## SELECTION:
..........

Downsteam, this would replace https://github.com/caporaso-lab/pretrained-feature-classifiers/blob/master/get_gg.sh#L14-L15

nbokulich commented 2 years ago

such an action was never added for a reason... GG has not be updated for close to a decade now, so supporting it in RESCRIPt simply is not as high of a priority as supporting other databases with more frequent release cycles, e.g., SILVA (already supported), UNITE, GTDB, etc...

My recollection from looking at file download stats a while back found that GG was not downloaded as much as some other databases, so I just see a lower juice:squeeze ratio in adding such an action. But I am not opposed.

@thermokarst @mikerobeson what do you think? Would supporting GG in RESCRIPt add value?

colinbrislawn commented 2 years ago

juice:squeeze 🍋🗜️

Yep. I was looking for a simple place to start with RESCRIPt before also using the PlutoF API.

..........

## LISTED ENTRIES:
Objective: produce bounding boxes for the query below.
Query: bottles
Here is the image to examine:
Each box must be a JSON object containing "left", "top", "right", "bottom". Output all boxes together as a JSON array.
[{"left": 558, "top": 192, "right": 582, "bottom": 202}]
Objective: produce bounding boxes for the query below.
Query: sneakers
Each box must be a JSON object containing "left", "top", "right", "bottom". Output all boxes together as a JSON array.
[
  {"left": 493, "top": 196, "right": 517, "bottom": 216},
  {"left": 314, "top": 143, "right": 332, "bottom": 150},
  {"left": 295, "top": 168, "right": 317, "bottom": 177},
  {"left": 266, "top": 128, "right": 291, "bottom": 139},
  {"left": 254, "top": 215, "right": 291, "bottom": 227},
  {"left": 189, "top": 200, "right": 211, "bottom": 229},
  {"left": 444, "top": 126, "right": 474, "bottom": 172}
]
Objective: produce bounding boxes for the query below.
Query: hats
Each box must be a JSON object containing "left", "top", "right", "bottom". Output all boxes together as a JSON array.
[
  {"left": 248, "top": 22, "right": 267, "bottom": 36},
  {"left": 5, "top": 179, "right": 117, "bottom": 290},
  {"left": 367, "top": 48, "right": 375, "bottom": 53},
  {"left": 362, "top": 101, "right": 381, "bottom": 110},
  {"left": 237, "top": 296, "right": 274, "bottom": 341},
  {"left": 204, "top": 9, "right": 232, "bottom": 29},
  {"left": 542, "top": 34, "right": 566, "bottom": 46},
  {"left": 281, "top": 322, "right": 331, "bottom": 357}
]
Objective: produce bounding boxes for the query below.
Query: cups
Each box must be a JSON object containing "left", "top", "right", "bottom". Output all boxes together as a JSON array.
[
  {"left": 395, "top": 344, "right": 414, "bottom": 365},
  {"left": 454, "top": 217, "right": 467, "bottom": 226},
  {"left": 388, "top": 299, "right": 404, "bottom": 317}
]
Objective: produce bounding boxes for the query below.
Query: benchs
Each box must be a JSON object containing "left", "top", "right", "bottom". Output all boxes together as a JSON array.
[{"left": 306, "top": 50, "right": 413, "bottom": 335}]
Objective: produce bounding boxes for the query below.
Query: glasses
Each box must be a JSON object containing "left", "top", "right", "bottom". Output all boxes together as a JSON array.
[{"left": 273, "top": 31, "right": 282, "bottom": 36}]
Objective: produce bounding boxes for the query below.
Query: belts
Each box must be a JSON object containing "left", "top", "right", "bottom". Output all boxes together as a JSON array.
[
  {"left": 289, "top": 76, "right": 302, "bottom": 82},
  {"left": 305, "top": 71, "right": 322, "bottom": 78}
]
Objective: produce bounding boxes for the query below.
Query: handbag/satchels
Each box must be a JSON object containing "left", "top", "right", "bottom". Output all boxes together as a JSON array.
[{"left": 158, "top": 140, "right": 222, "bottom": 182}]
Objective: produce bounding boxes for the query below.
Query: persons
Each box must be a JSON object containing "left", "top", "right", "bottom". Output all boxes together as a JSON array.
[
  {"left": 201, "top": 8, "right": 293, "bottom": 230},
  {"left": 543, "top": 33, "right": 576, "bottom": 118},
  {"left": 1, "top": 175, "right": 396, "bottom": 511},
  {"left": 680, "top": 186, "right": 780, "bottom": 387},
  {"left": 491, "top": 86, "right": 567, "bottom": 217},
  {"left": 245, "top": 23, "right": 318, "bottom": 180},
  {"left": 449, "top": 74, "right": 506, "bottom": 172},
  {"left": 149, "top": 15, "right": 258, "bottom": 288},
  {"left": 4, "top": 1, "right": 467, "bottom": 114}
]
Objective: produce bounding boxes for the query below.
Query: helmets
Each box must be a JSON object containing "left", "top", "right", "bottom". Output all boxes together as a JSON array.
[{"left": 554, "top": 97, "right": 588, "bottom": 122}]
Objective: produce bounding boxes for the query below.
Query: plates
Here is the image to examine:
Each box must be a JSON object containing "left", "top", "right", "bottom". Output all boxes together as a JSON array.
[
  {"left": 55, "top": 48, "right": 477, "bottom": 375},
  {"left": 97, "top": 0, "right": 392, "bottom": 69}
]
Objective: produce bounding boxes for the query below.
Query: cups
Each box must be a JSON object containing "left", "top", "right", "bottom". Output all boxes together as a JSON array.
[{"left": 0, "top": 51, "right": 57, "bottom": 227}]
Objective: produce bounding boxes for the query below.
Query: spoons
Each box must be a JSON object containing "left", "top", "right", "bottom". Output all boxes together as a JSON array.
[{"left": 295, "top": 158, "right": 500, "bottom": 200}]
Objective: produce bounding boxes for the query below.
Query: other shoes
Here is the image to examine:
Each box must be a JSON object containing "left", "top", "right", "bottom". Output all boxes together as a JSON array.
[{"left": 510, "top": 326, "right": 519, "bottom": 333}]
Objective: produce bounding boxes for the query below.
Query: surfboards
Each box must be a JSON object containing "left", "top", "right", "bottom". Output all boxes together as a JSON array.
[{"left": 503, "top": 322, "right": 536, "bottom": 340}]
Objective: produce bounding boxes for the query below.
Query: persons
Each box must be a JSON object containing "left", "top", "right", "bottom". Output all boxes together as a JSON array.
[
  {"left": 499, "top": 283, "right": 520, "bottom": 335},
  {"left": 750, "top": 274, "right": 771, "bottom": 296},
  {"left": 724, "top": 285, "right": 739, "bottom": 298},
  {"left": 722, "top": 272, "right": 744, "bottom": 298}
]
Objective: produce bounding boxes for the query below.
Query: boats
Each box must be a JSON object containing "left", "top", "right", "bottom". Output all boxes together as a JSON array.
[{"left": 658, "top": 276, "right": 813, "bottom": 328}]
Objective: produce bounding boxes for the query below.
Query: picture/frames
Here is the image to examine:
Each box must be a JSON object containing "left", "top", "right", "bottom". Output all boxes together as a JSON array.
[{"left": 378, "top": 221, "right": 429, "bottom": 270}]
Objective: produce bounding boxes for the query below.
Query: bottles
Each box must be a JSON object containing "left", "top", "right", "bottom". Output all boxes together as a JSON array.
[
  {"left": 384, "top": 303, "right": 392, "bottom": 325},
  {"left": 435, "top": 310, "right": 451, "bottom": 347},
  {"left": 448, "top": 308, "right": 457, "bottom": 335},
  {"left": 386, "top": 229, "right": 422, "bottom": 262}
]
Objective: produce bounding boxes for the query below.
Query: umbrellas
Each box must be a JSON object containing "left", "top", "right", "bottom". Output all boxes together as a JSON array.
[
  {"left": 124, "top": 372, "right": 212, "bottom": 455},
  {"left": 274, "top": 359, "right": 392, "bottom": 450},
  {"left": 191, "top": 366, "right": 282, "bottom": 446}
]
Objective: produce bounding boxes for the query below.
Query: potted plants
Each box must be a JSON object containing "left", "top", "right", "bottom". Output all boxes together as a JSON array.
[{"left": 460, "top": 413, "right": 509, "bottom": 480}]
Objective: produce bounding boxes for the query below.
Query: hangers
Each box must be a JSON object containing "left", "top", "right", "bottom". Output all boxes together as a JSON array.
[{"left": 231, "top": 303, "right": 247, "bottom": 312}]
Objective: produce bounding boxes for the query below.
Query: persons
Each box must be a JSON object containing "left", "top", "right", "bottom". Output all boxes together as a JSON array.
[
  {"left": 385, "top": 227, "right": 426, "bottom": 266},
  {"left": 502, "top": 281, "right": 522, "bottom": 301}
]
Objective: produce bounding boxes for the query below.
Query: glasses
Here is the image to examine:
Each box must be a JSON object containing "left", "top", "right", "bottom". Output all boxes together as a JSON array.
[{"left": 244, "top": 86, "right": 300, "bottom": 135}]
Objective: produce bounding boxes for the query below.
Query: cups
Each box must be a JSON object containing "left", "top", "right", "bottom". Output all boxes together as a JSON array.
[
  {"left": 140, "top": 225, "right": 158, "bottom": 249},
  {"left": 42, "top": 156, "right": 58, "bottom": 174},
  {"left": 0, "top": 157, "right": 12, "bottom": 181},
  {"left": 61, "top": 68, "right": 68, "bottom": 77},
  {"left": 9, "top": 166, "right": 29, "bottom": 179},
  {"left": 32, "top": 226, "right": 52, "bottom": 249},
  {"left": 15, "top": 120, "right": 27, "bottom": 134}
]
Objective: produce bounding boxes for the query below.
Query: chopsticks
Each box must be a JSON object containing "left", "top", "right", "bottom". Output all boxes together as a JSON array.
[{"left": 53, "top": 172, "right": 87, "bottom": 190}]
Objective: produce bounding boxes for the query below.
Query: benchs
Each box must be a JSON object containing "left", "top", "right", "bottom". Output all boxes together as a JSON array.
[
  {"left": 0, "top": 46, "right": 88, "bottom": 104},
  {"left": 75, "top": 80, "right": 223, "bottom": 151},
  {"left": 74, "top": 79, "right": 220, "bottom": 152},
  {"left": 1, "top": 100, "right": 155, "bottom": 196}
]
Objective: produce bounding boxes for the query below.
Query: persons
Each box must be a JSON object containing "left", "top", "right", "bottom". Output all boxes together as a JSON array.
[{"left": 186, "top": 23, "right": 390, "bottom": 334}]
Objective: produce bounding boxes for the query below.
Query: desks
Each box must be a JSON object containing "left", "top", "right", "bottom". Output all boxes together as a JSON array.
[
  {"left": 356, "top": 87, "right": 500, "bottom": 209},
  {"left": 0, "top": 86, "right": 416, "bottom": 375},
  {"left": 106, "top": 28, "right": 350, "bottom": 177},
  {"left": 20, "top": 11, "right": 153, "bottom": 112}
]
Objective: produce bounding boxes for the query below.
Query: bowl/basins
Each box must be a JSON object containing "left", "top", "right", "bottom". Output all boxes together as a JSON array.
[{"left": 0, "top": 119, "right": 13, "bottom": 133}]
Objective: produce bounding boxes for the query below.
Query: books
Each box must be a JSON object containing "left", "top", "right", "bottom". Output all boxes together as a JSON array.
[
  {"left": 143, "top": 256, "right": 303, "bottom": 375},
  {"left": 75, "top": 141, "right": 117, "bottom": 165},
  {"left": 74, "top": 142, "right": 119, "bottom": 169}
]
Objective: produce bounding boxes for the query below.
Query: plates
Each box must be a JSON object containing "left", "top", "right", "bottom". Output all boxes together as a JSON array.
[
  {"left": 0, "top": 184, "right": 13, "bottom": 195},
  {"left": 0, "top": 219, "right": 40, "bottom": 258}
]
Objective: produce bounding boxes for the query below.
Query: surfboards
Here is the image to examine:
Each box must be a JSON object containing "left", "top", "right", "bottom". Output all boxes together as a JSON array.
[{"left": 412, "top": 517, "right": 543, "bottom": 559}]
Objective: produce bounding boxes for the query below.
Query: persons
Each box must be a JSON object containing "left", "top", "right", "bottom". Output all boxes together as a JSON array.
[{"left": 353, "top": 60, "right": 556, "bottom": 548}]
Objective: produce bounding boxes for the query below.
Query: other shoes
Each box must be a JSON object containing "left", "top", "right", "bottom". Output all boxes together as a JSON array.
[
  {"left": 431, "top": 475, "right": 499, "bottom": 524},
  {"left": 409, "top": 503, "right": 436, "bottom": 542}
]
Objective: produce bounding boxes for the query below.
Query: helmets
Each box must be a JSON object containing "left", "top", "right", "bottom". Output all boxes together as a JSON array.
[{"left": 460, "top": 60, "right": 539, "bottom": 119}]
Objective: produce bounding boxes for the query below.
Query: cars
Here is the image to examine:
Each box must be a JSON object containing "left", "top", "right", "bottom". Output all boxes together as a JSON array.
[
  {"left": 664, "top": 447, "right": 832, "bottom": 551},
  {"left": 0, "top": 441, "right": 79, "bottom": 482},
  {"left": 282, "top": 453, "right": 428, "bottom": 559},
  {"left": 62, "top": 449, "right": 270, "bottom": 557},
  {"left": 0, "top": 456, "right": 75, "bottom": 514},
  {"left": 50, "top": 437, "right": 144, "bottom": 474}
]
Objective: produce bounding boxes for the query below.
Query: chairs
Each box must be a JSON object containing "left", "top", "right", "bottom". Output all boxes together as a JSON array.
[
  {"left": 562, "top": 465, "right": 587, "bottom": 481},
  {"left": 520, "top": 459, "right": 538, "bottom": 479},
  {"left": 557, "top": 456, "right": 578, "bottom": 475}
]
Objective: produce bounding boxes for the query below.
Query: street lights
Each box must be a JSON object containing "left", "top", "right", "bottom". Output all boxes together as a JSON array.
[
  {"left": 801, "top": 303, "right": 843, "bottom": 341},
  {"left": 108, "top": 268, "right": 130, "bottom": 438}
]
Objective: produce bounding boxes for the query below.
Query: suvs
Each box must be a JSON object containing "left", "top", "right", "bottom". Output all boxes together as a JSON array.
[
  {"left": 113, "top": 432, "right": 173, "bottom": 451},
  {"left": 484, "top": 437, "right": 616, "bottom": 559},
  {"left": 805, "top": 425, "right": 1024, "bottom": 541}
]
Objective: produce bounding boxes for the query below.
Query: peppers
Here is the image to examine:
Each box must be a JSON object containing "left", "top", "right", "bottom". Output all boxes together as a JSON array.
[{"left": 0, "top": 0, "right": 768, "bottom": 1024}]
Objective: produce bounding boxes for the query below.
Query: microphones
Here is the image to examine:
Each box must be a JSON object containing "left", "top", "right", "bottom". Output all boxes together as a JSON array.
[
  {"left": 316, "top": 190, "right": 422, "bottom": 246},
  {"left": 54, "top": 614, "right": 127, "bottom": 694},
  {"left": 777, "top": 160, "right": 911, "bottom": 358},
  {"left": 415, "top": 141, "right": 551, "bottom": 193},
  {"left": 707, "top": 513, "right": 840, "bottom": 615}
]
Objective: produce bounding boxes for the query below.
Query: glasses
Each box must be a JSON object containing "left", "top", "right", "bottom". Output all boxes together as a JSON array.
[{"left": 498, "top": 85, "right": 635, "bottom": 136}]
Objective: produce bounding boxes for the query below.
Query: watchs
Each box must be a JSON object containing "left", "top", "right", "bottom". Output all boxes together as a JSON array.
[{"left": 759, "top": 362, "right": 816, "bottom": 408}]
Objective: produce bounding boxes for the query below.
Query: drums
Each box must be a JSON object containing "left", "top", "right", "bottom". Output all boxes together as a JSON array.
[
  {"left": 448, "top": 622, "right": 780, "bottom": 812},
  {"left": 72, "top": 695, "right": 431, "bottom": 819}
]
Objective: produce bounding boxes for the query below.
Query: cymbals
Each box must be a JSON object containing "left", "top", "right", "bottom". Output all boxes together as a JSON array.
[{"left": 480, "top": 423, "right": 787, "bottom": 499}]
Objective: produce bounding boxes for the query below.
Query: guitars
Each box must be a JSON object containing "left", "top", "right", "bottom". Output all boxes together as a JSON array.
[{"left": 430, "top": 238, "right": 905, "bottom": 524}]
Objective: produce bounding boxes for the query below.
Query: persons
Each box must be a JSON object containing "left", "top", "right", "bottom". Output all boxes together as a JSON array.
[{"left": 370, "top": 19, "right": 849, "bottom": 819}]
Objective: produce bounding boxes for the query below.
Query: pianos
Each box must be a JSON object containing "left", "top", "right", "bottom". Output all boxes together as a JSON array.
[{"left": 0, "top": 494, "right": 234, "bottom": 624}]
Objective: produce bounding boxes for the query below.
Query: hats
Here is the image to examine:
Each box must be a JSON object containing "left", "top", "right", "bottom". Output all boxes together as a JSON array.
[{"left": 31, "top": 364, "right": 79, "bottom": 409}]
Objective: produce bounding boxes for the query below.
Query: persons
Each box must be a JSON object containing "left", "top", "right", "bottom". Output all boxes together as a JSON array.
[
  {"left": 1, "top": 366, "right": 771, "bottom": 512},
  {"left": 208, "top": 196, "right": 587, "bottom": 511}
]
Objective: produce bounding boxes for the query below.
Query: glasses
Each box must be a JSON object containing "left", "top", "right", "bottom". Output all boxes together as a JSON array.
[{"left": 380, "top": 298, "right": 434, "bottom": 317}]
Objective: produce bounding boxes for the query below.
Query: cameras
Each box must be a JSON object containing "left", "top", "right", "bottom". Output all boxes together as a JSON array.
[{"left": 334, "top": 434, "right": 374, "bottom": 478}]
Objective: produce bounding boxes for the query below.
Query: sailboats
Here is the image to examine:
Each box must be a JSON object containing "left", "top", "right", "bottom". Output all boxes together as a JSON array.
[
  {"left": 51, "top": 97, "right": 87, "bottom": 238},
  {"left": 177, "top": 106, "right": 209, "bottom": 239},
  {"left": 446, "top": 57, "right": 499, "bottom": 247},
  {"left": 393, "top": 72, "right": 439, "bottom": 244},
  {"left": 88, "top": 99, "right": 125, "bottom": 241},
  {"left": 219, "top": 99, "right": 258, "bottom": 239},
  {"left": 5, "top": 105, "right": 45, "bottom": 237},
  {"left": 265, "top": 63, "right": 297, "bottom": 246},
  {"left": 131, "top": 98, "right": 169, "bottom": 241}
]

..........

## WORK TO COMPLETE:
A: In the comment thread, which database is named as already supported in RESCRIPt?
B: Rewrite part of the comment thread. Begin at the words "such an action was", stop after "UNITE, GTDB, etc...", and put "ten years" in place of "decade".
C: Extend the comment thread about supporting GG in RESCRIPt, picking up after its last line.

## RESPONSES IN ORDER:
A: SILVA

B:
such an action was never added for a reason... GG has not be updated for close to a ten years now, so supporting it in RESCRIPt simply is not as high of a priority as supporting other databases with more frequent release cycles, e.g., SILVA (already supported), UNITE, GTDB, etc...

C:
I'm avoiding the hard problem, lol. Feel free to close if unneeded

thermokarst commented 2 years ago

@thermokarst @mikerobeson what do you think? Would supporting GG in RESCRIPt add value?

Hmm, probably not. The download stats are a bit inflated for GG, too, since most of the User doc tutorials use GG for its smaller size - so those classifiers get downloaded all the time when building docs, etc.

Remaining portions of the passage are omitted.